図4 東北電力系統計画図(2024年公表)に計画中原発と送電するための新設送電線を書き足した図
注目していただきたいのは、下北半島で計画中の電源開発「大間原発1号」と東京電力「東通原発1号~2号」、東北電力「東通2号」です。全部運転開始すると、550万KWになります。
実は2011年の東日本大震災の前は各社ともに発電能力がそれなりにあったため、こんな北のはずれの電源はあまり注目されていませんでした。しかし、東電の福島第一、第二原発が廃止されてしまった今となってはこの原発由来の550万KWの電力を有効に活用すれば東電管内の電気料金を下げることができると思います。
ただ、今の送電系統では、下北半島から550万KWの電力を東電管内に送ることはできません。1つの解決策としては、青森県の上北変電所から秋田県の河辺変電所まで500KVの送電線を約220km建設することで送電が可能になります(詳細に潮流計算を行う事ができないので、確実なことはいえませんが)。

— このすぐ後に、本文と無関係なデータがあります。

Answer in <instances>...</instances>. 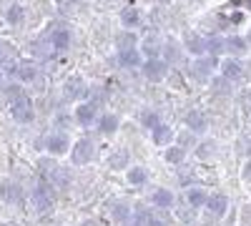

奥羽山脈の険しいところを通る送電線ですが、2,000億円もかからないと思います。2兆円かけて、いつどれくらい発電するかわからない、再エネ由来の電気を最大200万KW送電するのと、2,000億円かけて550万KWの安定した原子力の電気を東京に送るので、どちらを選びたいでしょうか?
検討する余地もなく、550万KWの安定した電力を手に入れたいと思うのが当然ですが、なぜか今の日本人は2兆円かけて、いつ発電するかわからない、再エネの電気のほうを、「クリーン電力」とか呼んでありがたがるのですから、私には理解できません。